YOUR TASKS
1. From the patch discussion, output the passage from "From: Mike Travis" up to and including "Message-ID: <5588526E.7010801@sgi.com> (raw)" word for word.
2. In the patch discussion, which commit is cited for walk_system_ram_range() replacing page_is_ram()?

From: Mike Travis <travis@sgi.com>
To: Toshi Kani <toshi.kani@hp.com>
Cc: tglx@linutronix.de, mingo@redhat.com, hpa@zytor.com,
akpm@linux-foundation.org, roland@purestorage.com,
dan.j.williams@intel.com, x86@kernel.org,
linux-nvdimm@ml01.01.org, linux-kernel@vger.kernel.org,
Clive Harding <clive@sgi.com>, Russ Anderson <rja@sgi.com>
Subject: Re: [PATCH 2/3] mm, x86: Remove region_is_ram() call from ioremap
Date: Mon, 22 Jun 2015 11:22:38 -0700 [thread overview]
Message-ID: <5588526E.7010801@sgi.com> (raw)
In-Reply-To: <1434993807.11808.155.camel@misato.fc.hp.com>
On 6/22/2015 10:23 AM, Toshi Kani wrote:
> On Mon, 2015-06-22 at 09:21 -0700, Mike Travis wrote:
>>
>> On 6/19/2015 2:44 PM, Toshi Kani wrote:
>>> __ioremap_caller() calls region_is_ram() to look up the resource
>>> to check if a target range is RAM, which was added as an additinal
>>> check to improve the lookup performance over page_is_ram() (commit
>>> 906e36c5c717 "x86: use optimized ioresource lookup in ioremap
>>> function").
>>>
>>> __ioremap_caller() then calls walk_system_ram_range(), which had
>>> replaced page_is_ram() to improve the lookup performance (commit
>>> c81c8a1eeede "x86, ioremap: Speed up check for RAM pages").

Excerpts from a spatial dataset
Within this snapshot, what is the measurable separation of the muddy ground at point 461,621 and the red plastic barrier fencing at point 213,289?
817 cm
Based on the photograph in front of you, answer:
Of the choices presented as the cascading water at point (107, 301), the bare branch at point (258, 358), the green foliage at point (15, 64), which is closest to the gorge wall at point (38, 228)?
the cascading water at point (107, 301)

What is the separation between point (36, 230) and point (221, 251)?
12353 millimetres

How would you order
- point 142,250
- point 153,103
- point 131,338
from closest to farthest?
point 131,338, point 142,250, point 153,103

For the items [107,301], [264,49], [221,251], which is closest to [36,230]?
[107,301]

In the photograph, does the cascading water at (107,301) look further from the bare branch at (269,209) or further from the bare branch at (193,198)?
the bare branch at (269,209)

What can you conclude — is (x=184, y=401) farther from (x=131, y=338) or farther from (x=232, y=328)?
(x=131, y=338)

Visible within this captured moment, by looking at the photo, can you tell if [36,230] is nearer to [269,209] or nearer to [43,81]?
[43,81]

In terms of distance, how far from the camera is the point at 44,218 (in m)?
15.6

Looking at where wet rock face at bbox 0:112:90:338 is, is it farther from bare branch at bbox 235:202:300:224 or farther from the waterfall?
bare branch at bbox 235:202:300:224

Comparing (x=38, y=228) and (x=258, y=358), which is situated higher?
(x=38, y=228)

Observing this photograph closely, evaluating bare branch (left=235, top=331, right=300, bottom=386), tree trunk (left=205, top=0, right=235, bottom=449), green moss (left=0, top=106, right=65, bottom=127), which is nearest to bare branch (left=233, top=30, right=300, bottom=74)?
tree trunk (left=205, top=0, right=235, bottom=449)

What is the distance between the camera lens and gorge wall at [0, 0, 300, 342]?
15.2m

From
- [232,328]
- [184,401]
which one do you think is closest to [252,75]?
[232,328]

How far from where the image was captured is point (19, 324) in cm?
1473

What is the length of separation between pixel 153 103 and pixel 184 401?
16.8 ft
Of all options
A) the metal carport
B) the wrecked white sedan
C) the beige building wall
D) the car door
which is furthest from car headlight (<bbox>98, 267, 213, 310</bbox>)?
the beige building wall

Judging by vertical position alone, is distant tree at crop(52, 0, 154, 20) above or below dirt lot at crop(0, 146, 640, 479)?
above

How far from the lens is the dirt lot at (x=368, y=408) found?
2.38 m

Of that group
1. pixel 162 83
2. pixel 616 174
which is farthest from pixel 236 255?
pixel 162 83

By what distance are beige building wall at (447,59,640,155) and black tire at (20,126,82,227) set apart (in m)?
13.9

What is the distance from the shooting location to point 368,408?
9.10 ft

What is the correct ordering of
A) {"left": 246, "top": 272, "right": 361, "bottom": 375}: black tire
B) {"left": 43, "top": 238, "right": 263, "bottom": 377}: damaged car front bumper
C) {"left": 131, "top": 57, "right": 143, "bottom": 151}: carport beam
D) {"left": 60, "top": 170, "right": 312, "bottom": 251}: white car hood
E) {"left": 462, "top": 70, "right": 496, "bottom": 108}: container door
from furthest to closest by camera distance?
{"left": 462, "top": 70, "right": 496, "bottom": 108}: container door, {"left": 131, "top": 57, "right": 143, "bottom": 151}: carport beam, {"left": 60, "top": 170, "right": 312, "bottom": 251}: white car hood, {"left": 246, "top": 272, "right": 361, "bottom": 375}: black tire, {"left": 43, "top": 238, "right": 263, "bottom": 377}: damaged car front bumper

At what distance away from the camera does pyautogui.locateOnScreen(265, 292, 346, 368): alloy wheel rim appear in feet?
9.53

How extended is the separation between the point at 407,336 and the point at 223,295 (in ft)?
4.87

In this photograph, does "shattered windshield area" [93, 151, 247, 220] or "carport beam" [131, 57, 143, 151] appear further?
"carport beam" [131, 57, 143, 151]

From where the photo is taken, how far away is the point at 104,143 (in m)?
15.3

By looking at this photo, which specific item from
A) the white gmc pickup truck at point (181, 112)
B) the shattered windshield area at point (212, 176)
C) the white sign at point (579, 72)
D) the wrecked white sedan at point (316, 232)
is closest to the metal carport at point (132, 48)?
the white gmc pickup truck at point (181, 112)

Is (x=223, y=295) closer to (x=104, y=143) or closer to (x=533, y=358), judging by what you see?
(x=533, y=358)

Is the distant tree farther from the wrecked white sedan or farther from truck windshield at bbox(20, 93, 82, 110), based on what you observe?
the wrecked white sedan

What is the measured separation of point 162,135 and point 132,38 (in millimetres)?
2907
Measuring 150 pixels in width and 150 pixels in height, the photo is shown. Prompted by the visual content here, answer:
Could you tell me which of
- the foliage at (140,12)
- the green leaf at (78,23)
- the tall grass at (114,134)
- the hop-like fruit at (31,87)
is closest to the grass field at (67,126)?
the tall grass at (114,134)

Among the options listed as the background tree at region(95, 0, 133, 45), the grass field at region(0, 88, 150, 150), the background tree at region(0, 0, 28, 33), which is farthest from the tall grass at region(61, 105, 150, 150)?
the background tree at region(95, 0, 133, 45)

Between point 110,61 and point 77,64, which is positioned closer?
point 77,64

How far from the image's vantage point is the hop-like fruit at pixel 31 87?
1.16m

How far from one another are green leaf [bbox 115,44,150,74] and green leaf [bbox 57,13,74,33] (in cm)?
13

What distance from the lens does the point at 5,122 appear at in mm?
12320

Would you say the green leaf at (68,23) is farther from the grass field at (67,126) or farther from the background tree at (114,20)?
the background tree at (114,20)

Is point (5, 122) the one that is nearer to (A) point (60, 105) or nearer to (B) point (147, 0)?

OUTPUTS FOR THE TASKS
1.
From: Mike Travis <travis@sgi.com>
To: Toshi Kani <toshi.kani@hp.com>
Cc: tglx@linutronix.de, mingo@redhat.com, hpa@zytor.com,
akpm@linux-foundation.org, roland@purestorage.com,
dan.j.williams@intel.com, x86@kernel.org,
linux-nvdimm@ml01.01.org, linux-kernel@vger.kernel.org,
Clive Harding <clive@sgi.com>, Russ Anderson <rja@sgi.com>
Subject: Re: [PATCH 2/3] mm, x86: Remove region_is_ram() call from ioremap
Date: Mon, 22 Jun 2015 11:22:38 -0700 [thread overview]
Message-ID: <5588526E.7010801@sgi.com> (raw)

2. Commit c81c8a1eeede, "x86, ioremap: Speed up check for RAM pages".